Verilen Metin:

<<<<

Gerici ittifak pekişiyor: 55 Şeyh Türkiye’deki seçimler için Erdoğan'a destek açıkladı

55 şeyh seçimler için ortak çağrı yaptı ve ‘AKP’ye oy verin. Muhalefeti Türkiye düşmanları destekliyor’ dedi. İmzacılar Libya Müftüsü, İhvan’a bağlı Dünya Müslüman Alimler Birliği başkanı...

İrem Yıldırım

Türkiye 14 Mayıs pazar günü hem Cumhurbaşkanlığı hem de 28. Dönem Milletvekilliği seçimlerini gerçekleştirecek. Seçim öncesinde ise hem batı hem de İslamcı bloktan peş peşe farklı adaylara destek açıklamaları geliyor. Sonuncusu ise AKP Genel Başkanı ve Cumhurbaşkanı olan Tayyip Erdoğan için 55 şeyhin 'oy verin' beyanı oldu.

>>>>

Veri Kümesi Bölümü:
<<<<

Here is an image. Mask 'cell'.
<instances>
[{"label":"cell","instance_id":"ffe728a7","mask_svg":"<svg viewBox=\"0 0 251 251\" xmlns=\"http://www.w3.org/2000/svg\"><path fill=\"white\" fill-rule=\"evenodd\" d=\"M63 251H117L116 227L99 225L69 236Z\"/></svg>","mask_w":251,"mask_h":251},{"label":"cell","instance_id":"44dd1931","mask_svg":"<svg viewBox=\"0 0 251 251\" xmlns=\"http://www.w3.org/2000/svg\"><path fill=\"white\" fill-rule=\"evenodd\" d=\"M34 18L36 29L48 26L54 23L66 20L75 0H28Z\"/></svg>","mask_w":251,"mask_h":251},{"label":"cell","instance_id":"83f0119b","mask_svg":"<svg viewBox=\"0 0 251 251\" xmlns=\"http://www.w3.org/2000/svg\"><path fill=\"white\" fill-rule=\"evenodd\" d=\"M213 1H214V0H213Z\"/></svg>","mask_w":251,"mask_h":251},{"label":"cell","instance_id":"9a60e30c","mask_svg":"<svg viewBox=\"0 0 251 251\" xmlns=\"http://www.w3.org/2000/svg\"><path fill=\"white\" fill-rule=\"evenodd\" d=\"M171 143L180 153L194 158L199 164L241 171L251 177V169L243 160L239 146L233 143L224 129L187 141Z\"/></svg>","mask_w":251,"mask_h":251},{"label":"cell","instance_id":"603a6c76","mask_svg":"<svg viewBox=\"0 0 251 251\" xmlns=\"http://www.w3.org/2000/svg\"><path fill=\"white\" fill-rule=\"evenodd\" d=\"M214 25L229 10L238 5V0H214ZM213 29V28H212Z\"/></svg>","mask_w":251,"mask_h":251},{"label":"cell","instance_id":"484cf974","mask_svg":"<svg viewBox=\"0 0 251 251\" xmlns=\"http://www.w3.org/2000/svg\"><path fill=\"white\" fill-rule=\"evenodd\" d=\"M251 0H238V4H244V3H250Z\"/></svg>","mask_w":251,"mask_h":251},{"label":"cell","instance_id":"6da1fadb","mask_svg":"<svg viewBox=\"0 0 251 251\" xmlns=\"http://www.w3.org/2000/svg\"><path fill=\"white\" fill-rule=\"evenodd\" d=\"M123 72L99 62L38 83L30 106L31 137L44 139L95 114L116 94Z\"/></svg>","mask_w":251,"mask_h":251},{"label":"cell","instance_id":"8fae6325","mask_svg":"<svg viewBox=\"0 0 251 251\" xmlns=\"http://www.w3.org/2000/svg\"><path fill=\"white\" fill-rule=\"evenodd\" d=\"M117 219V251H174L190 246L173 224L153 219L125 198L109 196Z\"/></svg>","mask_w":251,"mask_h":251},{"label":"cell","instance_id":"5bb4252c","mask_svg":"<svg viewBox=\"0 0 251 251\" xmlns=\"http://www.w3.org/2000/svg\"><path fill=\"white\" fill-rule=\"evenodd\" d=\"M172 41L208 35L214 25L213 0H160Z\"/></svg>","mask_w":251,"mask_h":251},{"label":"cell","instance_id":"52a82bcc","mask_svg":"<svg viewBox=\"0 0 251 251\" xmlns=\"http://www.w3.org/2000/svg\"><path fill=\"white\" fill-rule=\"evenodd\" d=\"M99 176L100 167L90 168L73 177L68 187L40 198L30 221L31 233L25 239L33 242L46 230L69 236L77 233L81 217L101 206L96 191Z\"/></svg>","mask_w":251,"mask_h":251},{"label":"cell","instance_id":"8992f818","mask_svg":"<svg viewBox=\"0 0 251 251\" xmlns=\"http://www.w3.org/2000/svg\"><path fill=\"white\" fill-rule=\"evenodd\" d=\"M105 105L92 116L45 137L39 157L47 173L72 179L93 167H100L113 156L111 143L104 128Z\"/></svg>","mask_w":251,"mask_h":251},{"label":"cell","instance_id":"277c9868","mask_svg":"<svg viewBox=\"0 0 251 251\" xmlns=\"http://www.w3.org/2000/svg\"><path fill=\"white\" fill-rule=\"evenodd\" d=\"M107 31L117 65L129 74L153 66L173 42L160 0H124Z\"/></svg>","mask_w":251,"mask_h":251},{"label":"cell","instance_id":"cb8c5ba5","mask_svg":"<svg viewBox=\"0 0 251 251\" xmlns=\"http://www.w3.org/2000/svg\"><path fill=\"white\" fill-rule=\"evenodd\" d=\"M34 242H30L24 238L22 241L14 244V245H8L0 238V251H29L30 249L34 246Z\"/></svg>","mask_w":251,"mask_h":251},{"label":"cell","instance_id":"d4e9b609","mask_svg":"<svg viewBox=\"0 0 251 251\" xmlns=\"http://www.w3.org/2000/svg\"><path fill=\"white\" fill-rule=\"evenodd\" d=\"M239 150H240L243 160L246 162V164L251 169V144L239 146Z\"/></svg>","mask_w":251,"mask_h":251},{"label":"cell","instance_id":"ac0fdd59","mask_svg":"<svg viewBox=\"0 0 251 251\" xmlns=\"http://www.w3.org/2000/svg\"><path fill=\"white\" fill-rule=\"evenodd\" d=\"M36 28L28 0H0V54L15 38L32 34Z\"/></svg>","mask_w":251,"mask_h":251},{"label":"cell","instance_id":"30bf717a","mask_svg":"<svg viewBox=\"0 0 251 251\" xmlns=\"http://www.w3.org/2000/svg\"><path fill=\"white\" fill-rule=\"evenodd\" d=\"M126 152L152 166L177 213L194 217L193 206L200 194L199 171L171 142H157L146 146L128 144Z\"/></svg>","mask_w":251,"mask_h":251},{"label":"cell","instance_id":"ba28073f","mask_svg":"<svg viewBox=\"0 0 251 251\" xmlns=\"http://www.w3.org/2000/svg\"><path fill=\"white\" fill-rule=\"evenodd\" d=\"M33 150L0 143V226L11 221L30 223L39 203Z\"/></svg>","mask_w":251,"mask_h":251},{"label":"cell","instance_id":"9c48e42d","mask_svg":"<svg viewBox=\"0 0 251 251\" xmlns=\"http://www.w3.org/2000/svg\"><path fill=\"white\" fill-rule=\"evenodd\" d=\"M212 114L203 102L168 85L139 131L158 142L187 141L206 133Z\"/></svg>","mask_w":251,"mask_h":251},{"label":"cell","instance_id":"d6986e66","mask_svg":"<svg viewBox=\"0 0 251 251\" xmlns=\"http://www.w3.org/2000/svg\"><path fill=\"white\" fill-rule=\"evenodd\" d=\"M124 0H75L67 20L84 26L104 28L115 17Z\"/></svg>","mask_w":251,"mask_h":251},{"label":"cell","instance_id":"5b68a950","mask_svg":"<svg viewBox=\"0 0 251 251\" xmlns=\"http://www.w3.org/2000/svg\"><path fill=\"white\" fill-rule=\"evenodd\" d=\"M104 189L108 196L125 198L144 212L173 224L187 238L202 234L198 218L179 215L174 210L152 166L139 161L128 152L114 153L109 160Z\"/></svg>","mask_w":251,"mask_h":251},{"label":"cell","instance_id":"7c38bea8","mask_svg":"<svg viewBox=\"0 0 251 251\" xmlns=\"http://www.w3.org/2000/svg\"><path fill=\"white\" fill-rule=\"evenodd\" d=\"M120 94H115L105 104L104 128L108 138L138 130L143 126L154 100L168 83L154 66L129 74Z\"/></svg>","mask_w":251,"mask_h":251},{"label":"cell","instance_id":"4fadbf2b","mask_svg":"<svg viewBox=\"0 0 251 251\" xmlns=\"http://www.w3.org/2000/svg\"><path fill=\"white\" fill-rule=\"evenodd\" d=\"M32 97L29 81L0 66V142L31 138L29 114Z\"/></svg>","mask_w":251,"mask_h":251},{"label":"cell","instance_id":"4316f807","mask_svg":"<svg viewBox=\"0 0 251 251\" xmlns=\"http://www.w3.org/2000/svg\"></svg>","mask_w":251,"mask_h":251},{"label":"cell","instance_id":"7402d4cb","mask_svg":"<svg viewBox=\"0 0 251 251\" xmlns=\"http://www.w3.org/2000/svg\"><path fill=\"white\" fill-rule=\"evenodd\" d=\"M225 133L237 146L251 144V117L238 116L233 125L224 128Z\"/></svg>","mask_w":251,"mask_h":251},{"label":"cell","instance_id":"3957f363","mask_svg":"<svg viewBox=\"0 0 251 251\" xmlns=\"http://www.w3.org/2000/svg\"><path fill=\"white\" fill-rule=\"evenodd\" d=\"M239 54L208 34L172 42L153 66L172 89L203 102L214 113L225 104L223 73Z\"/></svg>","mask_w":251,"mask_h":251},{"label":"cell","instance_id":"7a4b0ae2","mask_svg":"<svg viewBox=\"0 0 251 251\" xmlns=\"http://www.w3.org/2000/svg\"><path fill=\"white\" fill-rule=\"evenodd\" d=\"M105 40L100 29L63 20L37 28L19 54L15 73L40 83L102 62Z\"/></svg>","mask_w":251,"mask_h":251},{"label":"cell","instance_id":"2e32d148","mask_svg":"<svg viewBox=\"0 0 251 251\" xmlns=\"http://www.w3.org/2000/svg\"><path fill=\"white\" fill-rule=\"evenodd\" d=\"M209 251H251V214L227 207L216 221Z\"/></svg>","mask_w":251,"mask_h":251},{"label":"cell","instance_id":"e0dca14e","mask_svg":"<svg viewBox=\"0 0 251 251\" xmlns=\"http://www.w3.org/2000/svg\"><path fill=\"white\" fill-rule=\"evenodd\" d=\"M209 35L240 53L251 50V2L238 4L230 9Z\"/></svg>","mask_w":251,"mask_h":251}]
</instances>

>>>>

İstenen Görev A:
Aşağıdaki ifadelerin her biri için seçim haberiyle uyuşup uyuşmadığını evet ya da hayır diye belirtiniz ve karara esas olan sözleri haberden aynen aktarınız. (i) Türkiye'deki seçimler 14 Mayıs pazar günü yapılacaktır. (ii) 55 şeyh, muhalefete oy verilmesi çağrısında bulunmuştur. (iii) Seçim öncesindeki destek açıklamaları yalnızca İslamcı bloktan gelmektedir.
İstenen Görev B:
Seçim haberinde "Türkiye 14 Mayıs" ile "verin' beyanı oldu." arasındaki bölümü, her ikisi de dahil olmak üzere, "Tayyip Erdoğan" yerine "Recep Tayyip Erdoğan" yazarak düzenleyiniz.
İstenen Görev C:
Seçim haberini kaldığı yerden sürdürünüz.

Görev Çıktısı A:
(i) Evet: "Türkiye 14 Mayıs pazar günü hem Cumhurbaşkanlığı hem de 28. Dönem Milletvekilliği seçimlerini gerçekleştirecek."
(ii) Hayır: "55 şeyh seçimler için ortak çağrı yaptı ve ‘AKP’ye oy verin."
(iii) Hayır: "hem batı hem de İslamcı bloktan peş peşe farklı adaylara destek açıklamaları geliyor."

Görev Çıktısı B:
Türkiye 14 Mayıs pazar günü hem Cumhurbaşkanlığı hem de 28. Dönem Milletvekilliği seçimlerini gerçekleştirecek. Seçim öncesinde ise hem batı hem de İslamcı bloktan peş peşe farklı adaylara destek açıklamaları geliyor. Sonuncusu ise AKP Genel Başkanı ve Cumhurbaşkanı olan Recep Tayyip Erdoğan için 55 şeyhin 'oy verin' beyanı oldu.

Görev Çıktısı C:
Gerici ittifak kendini pekiştiriyor

Seçimlere giren 5 ayrı ittifak var. Bu ittifaklar ve ittifaklar içinde seçime girecek partiler Cumhur İttifakı (AKP, MHP, Yeniden Refah Partisi, HÜDAPAR, BBP, DSP), Millet İttifakı (CHP, İYİP, DEVA, Gelecek Partisi, Saadet Partisi, Demokrat Parti), Emek ve Özgürlük İttifakı (HDP, YSP, TİP, EMEP, EHP, TÖP, SMF), Sosyalist Güç Birliği (TKP, Sol Parti, TKH, Devrim Hareketi, TSİP) ve ATA İttifakı (Zafer Partisi, Adalet Partisi, Ülkem Partisi ile Türkiye İttifakı).

Seçimlere az bir zaman kala, Yeniden Refah Partisi’nin ve HÜDAPAR’ın Cumhur İttifakı’na katılmasıyla birlikte Türkiye Cumhuriyeti tarihinin en gerici ittifak blokunun kurulduğu eleştirileri sıkça günceme geldi. HÜDAPAR’ın Hizbullah ile bağlantısı, Yeniden Refah Partisi’nin kadın haklarına yönelik saldırısı gündemden düşmeyen konu başlıklarından oldu.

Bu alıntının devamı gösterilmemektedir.